Inhibition of monoamine oxidases and neuroprotective effects: chalcones vs. chromones.

Abstract

Eighteen compounds derived from two sub-series, (HC1-HC9) and (HF1-HF9), were synthesized and evaluated for their inhibitory activities against monoamine oxidase (MAO). HC (chalcone) series showed higher inhibitory activity against MAO-B than against MAO-A, whereas the HF (chromone) series showed reversed inhibitory activity. Compound HC4 most potently inhibited MAO-B with an IC₅₀ value of 0.040 μM, followed by HC3 (IC₅₀ = 0.049 μM), while compound HF4 most potently inhibited MAO-A (IC₅₀ = 0.046 μM), followed by HF2 (IC₅₀ = 0.075 μM). The selectivity index (SI) values of HC4 and HF4 were 50.40 and 0.59, respectively. Structurally, HC4 (4-OC₂H₅ in B-ring) showed higher MAO-B inhibition than other derivatives, suggesting that the -OC₂H₅ substitution of the 4-position in the B-ring contributes to the increase of MAO-B inhibition, especially -OC₂H₅ (HC4) > -OCH₃ (HC3) > -F (HC7) > -CH₃ (HC2) > -Br (HC8) > -H (HC1) in order. In MAO-A inhibition, the substituent 4-OC₂H₅ in the B-ring of HF4 contributed to an increase in inhibitory activity, followed by -CH₃ (HF2), -F (HF7), -Br (HF8), -OCH₃ (HF3), and-H (HF1). In the enzyme kinetics and reversibility study, the K_i value of HC4 for MAO-B was 0.035 ± 0.005 μM, and that of HF4 for MAO-A was 0.035 ± 0.005 μM, and both were reversible competitive inhibitors. We confirmed that HC4 and HF4 significantly ameliorated rotenone-induced neurotoxicity, as evidenced by the reactive oxygen species and superoxide dismutase assays.

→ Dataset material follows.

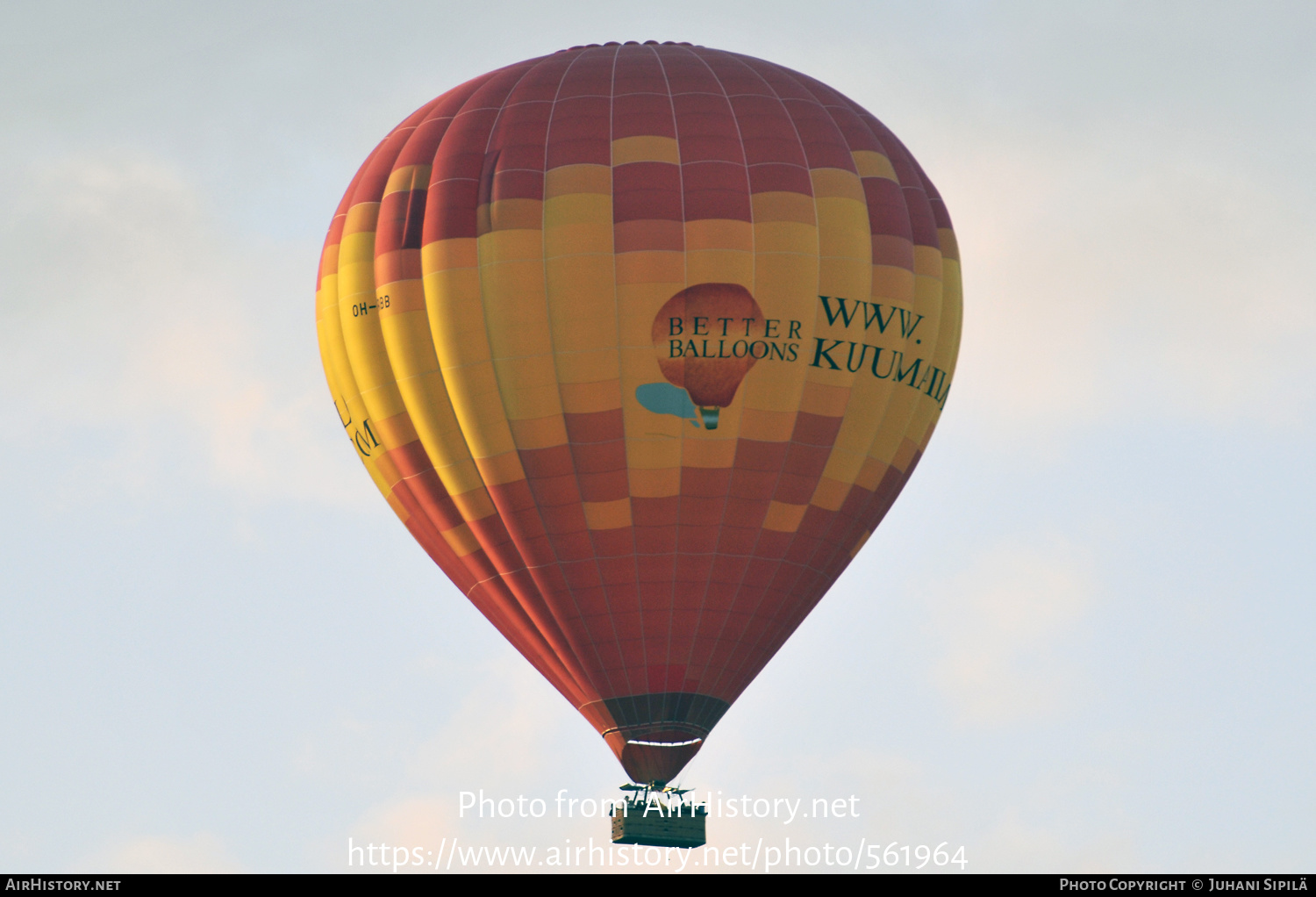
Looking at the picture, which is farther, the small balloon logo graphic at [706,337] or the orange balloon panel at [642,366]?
the orange balloon panel at [642,366]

This study also supports the significant effect of HC4 and HF4 on mitochondrial membrane potential in rotenone-induced toxicity. A lead molecule was used for molecular docking and dynamic simulation studies. These results show that HC4 is a potent selective MAO-B inhibitor and HF4 is a potent MAO-A inhibitor, suggesting that both compounds can be used as treatment agents for neurological disorders.